Jarang-jarang juga jogging. Kamu sering ke sini?”
Cakka mengangguk. “Rumahku enggak terlalu jauh dari sini.” Lanjutnya. Setelah
itu mereka hanya saling diam.
“Shilla ... gimana sekarang sama
Gabriel?” kata Cakka ragu. Wajahnya terpasang ekspresi antisipasi. Sebenarnya
selama ini ia selalu memperhatikan Shilla, begitu pula kedekatan Shilla dengan
Gabriel. Cakka tau jika mereka sering berangkat dan pulang sekolah bersama,
pergi ke kantin bersama. Semuanya dia tahu. Tapi dia tidak tahu apa hubungan
mereka sebenarnya. Dia ingin tahu tapi dia tak siap menanggung resikonya.
“Mereka enggak ada apa-apa.”
Jawab Angel kemudian. Cakka terlihat terkejut tapi sorot matanya terlihat mulai
tenang. “Shilla ...” suara itu menggantung, Angel terlihat bimbang untuk
mengatakannya. Setelah sekali menghela nafas ia akhirnya memutuskan untuk
melanjutkannya. “Shilla enggak ada perasaan apa-apa sama kak Gabriel. Shilla
udah nganggeb kak Gabriel itu sebagai kakak kandung dia sendiri.” Angel diam
sesaat. “Aku enggak tahu apa hak aku ngomomg gini tapi cuma satu tujuan ku; aku
pengen bantuin Shilla. Denger aku Kka..” kata Angel dengan menatap Cakka
menandakan kesuhguhan apa yang akan dia ucapkan.

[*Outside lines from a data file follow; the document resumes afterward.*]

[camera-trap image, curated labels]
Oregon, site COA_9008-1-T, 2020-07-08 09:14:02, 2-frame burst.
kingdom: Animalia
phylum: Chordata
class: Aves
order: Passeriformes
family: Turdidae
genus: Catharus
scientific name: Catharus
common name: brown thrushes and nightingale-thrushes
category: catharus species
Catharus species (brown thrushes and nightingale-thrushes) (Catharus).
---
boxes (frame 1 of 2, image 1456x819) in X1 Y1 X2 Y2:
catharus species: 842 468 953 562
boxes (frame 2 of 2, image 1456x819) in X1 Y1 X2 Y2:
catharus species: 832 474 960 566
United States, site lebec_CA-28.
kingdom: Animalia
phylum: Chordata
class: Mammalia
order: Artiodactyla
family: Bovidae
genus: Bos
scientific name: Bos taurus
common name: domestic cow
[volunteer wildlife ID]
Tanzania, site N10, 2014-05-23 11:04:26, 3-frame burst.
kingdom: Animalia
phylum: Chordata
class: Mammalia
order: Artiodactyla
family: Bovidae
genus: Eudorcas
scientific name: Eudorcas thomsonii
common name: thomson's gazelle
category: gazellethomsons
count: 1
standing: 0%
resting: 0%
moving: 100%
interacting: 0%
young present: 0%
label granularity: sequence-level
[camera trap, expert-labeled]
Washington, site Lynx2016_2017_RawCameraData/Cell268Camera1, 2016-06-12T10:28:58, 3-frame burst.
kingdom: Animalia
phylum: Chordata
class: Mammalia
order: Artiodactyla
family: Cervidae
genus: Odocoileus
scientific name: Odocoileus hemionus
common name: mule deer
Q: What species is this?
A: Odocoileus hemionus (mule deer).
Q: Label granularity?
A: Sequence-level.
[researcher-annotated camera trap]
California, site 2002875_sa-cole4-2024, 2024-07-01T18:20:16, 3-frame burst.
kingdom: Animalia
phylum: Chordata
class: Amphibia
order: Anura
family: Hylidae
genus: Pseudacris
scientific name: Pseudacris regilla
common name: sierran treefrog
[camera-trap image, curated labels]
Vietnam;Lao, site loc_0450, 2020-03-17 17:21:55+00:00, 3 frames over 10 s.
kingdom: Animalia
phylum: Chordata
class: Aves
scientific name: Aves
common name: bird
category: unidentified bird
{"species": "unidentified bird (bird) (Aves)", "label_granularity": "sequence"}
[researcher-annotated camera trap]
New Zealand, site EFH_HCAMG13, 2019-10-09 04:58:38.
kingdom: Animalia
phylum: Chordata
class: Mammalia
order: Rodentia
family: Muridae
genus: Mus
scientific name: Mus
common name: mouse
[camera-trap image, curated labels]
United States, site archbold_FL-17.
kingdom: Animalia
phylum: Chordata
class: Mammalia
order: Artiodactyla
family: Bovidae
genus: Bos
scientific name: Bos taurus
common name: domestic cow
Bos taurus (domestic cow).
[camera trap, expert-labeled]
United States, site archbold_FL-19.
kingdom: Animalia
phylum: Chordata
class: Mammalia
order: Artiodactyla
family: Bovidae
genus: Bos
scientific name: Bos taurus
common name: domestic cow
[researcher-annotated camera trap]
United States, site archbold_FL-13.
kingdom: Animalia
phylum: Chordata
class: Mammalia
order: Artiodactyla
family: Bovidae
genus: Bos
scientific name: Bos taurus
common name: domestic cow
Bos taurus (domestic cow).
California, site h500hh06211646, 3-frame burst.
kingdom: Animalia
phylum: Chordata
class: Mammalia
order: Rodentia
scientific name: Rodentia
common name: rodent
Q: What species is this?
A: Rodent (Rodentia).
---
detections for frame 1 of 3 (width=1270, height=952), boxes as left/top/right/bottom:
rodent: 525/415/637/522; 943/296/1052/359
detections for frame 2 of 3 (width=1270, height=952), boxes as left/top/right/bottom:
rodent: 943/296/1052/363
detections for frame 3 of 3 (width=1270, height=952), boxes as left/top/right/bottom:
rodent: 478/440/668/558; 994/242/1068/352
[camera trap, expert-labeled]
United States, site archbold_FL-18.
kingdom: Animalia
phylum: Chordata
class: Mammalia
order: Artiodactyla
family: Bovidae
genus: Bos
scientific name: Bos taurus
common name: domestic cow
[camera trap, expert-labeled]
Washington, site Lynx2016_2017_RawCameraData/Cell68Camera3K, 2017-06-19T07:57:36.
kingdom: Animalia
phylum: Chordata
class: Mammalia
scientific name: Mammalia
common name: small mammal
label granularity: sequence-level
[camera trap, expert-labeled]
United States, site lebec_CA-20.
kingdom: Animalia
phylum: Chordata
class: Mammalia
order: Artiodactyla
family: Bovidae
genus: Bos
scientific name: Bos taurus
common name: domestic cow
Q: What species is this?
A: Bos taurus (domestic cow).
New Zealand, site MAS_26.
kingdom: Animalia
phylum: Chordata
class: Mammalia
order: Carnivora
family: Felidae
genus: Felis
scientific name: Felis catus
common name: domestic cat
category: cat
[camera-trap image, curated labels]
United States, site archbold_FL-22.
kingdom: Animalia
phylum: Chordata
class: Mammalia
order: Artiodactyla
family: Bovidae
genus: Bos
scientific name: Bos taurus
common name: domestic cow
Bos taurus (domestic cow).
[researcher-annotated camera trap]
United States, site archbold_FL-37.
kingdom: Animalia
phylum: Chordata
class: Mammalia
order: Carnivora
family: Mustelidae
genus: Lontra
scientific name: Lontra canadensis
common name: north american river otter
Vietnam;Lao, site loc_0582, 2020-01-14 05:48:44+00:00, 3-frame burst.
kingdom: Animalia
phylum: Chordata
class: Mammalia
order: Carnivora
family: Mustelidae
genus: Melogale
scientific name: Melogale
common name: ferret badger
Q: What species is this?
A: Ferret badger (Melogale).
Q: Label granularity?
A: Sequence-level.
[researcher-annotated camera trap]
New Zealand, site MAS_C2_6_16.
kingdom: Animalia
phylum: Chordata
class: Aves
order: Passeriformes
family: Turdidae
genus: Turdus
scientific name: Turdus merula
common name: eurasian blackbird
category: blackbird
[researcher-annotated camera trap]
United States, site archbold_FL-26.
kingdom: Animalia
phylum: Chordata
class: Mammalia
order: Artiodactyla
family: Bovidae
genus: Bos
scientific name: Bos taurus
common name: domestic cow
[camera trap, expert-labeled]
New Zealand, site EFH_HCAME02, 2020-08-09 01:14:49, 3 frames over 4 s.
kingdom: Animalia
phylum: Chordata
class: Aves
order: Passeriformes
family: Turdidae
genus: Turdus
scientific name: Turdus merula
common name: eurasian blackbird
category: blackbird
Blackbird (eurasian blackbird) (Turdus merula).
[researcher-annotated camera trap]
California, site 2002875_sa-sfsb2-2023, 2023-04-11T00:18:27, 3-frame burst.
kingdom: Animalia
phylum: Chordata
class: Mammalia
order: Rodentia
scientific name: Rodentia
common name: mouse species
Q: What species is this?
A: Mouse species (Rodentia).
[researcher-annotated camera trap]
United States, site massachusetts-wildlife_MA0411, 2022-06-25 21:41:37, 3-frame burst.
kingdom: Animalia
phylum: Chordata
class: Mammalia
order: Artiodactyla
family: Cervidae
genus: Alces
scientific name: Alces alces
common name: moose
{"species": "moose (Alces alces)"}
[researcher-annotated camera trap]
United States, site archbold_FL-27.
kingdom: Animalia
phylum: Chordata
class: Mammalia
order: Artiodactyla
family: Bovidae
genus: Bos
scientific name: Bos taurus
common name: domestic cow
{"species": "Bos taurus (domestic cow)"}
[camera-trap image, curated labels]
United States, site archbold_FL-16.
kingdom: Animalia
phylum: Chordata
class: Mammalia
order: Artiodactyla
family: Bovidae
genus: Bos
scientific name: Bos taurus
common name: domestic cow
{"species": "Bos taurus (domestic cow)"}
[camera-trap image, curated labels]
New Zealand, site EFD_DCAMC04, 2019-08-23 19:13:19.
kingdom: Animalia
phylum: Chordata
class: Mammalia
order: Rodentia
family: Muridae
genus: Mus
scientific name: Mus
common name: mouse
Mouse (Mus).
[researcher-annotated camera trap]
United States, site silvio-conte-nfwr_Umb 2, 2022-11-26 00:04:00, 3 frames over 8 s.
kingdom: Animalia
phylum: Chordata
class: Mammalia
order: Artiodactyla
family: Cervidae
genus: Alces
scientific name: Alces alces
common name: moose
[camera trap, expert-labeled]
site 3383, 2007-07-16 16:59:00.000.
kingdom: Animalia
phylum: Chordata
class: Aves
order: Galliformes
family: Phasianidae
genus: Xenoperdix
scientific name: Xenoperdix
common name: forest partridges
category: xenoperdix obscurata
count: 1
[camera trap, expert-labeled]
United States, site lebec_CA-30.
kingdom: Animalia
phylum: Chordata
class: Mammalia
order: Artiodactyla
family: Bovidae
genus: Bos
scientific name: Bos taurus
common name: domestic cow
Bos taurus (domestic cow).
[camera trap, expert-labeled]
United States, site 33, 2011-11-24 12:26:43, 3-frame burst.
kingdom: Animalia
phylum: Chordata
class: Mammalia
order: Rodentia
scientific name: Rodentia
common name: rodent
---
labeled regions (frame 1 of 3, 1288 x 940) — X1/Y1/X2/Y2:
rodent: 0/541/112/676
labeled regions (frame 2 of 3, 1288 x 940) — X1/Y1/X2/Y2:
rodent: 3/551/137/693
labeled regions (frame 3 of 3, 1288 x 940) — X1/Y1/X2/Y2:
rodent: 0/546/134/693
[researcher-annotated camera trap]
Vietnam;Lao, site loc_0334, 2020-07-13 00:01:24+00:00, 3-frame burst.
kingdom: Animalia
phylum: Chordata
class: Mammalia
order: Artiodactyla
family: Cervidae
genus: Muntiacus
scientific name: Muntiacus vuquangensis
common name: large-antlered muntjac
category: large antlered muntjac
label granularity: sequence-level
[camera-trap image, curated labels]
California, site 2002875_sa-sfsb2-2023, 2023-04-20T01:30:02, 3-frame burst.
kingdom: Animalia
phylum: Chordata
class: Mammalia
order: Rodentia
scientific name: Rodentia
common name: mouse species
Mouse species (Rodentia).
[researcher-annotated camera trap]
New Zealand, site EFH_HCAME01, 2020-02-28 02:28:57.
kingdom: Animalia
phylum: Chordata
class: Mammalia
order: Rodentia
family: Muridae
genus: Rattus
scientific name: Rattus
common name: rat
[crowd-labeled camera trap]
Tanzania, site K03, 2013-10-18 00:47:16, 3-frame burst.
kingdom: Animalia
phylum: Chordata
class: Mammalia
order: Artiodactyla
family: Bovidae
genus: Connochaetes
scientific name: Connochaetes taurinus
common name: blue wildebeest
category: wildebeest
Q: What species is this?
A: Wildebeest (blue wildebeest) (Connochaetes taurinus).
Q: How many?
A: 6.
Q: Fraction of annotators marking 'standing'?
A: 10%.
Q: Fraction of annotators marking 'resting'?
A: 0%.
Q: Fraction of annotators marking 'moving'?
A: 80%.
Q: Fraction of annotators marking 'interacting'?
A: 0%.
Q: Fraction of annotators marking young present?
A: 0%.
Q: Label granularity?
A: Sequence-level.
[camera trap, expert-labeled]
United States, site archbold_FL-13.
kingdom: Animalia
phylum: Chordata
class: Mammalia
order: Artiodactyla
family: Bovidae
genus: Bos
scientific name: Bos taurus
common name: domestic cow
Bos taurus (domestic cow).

“Shilla itu sukanya sama kamu.”
Cakka tak bisa lagi menyembunyikan keterkejutannya. Ia dengan spontan menoleh
ke arah Angel. “Aku enggak tau, kenapa Shilla sebodoh itu. Kenapa dia dulu
malah ngehindarin kamu dan milih ngehindarin gosipan anak-anak tentang kalian--sampai
akhirnya dia sendiri yang menyesal.” Cakka tergugu, ia baru sadar jika ternyata
kedekatan mereka dulu bisa membuat Shilla tersiksa seperti itu dan lebih lagi
malah dia yang meninggalkan Shilla sendiri menghadapi itu semua.
“Sekarang Shilla di mana?
Kayaknya kemarin aku lihat dia enggak masuk.” Tanya Cakka kemudian. “Dia sakit.
Tapi kayaknya hari ini dia udah baikan deh, soalnya tadi pagi dia bilang sama
aku kalo pengen ikut jogging di taman kota.” Jawab Angel.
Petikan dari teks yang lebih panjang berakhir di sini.